Disclosure of Potential Conflicts of Interest

  • NCCN publishes individual disclosures of potential conflicts of interest for panel members, NCCN Guidelines staff, and NCCN senior management.  Relationships disclosed include research funding, participation in advisory groups, participation in speakers’ bureaus, employment, and equity or patent ownership. 
  • Beginning in 2010, the NCCN Board of Directors has directed that panel members compensation from external sources be less than published thresholds.  These thresholds are ≤ $20,000 from a single entity and ≤ $50,000 in aggregate from any source.  The NCCN Board, NCCN Guidelines steering committee, panel chairs, and panel members have been notified of this new policy.
  • Currently, disclosures pertain to panel members and staff with respect to employment, equity, royalty disclosures, clinical research funding, participation in speakers’ bureaus, advisory committees or consultancy disclosures.
  • An archive of five years of disclosure information will be maintained on NCCN.org.

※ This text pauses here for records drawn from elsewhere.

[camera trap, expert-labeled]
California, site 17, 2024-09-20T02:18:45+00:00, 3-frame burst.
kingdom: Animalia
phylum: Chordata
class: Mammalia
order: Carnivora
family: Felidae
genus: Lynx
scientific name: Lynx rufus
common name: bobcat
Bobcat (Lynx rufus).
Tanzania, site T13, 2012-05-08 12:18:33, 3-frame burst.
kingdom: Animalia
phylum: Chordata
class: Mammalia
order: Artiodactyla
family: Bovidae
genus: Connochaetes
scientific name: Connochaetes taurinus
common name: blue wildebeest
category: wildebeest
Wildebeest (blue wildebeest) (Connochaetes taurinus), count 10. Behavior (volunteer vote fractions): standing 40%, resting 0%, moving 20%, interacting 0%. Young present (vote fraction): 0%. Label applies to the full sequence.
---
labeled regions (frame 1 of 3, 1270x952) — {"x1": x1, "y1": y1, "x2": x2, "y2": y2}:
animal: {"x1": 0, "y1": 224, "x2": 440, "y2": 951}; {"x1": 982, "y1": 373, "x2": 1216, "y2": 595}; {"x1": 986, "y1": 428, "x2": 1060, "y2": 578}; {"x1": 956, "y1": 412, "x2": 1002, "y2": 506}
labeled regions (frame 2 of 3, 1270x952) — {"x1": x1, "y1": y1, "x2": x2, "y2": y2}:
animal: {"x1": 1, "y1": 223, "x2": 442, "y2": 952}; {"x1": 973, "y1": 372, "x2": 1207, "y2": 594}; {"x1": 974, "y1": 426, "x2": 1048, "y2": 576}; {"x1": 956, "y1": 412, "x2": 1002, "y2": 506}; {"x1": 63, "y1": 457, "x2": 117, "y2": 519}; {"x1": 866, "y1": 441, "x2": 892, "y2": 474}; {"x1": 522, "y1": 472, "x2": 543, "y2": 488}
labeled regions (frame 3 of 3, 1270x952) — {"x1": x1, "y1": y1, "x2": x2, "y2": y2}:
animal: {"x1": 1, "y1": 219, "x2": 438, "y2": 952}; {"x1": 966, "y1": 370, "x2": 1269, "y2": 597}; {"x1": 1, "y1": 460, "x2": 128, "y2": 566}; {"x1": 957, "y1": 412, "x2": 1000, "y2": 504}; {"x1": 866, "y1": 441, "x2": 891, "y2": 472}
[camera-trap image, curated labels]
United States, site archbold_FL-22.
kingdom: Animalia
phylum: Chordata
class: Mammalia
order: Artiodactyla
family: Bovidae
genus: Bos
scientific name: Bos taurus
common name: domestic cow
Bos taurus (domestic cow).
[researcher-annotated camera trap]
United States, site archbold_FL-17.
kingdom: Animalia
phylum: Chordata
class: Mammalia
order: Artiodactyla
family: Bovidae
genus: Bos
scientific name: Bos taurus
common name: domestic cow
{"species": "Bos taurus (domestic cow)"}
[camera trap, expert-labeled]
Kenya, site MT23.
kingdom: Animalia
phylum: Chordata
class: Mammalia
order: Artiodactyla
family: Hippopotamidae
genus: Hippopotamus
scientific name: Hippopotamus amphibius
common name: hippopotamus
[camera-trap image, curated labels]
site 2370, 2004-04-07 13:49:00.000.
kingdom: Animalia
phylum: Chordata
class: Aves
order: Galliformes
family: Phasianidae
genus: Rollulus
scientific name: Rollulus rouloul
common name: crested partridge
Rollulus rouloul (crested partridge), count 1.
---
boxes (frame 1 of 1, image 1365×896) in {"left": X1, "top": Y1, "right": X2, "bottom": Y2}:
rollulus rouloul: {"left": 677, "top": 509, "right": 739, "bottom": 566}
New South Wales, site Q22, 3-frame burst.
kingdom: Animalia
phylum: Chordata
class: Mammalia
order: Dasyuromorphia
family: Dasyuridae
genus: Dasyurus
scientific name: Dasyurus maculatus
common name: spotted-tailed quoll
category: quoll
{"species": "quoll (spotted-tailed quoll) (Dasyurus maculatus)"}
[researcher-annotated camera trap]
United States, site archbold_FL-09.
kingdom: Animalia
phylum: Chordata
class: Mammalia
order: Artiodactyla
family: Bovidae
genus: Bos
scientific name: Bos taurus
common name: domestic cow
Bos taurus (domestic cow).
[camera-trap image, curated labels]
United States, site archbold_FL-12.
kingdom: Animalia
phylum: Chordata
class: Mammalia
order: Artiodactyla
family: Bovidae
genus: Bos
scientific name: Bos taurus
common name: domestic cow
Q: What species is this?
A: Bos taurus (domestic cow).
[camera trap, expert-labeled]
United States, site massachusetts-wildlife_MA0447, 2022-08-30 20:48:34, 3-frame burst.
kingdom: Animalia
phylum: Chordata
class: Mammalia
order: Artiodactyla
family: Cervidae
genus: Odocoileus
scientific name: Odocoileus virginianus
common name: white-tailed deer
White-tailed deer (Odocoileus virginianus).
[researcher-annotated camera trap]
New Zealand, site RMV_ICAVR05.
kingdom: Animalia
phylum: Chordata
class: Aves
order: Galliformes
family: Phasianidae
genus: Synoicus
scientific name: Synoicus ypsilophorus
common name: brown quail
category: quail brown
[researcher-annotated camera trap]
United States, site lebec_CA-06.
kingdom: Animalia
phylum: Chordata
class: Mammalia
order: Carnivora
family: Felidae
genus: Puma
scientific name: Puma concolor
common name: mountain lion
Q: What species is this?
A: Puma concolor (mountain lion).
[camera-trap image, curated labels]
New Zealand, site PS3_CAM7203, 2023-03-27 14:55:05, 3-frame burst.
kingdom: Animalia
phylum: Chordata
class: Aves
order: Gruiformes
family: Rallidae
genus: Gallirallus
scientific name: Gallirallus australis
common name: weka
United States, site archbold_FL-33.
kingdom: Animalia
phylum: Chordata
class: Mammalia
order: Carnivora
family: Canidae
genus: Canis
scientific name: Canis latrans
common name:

NCCN Guidelines Infrastructure

NCCN Guidelines Steering Committee

The NCCN Guidelines Steering Committee supervises the NCCN Guidelines program and reports directly to the NCCN Board of Directors. Each NCCN Member Institution has a representative on this committee who is responsible for coordinating the NCCN Guidelines activities at his or her center. The responsibilities of the NCCN Guidelines Steering Committee include:

  • Selection of topics for Guidelines Development: NCCN Guidelines topics are based on prevalence of disease, relevance of the area to oncology practice, need for NCCN Guidelines, and availability of appropriate NCCN expertise.
  • The NCCN Guidelines Steering Committee also approves selection of panel chairs.
  • Promulgation of NCCN Guidelines development policies: Although each panel determines the specific recommendations of a pathway, the NCCN Guidelines Steering Committee is responsible for developing policies to ensure consistency across disease sites.
  • Coordination of NCCN Guidelines activities within NCCN Member Institutions: The NCCN Guidelines Steering Committee members are responsible for naming the institutional representative to the NCCN Guidelines panel, overseeing the institutional review process (see below), and coordinating implementation activities.

NCCN Guidelines Panels

A panel of experts with members from each of the NCCN Member Institutions develops the NCCN Guidelines. Currently, 44 panels meet at least annually. The NCCN Guidelines Panel Members are chosen by the panel chair and the chair of the NCCN Guidelines Steering Committee from a list of institutional nominees. In some instances when special expertise exists, several representatives from an individual NCCN Member Institution may be included. In several NCCN Guidelines Panels (e.g., myelodysplastic syndromes, distress management), outside consultants have joined NCCN Panel Members to contribute their unique expertise when it is needed.

Specialties that must be included on a particular panel are identified before that panel is convened but also evolve as the standard of care changes over time. Surgical oncology, radiation oncology, medical oncology, and important specialties, such as gynecological oncology, neuro-oncology, and gastroenterology, are included as indicated. This multidisciplinary representation varies from panel to panel (e.g., the Bone Cancer Panel required a physiatrist, the CNS Panel required a neuropathologist). The participation of oncology nurse practitioners, social workers, and other health professionals was essential to develop recommendations for symptom management and supportive care pathways. Many of the panels also include a patient representative, especially when issues of long-term care and patient preference are paramount in the panel's considerations.

The inclusion of different management philosophies is equally important. All major strategies of disease management must be considered so that the NCCN Guidelines will be acceptable to the broad NCCN membership. The NCCN Guidelines Panel Chairs are charged with ensuring that representatives of all treatment strategies are included. This often leads to protracted and even intense panel discussions, but the process has been designed to foster dialogue and full discussion of available data and evidence.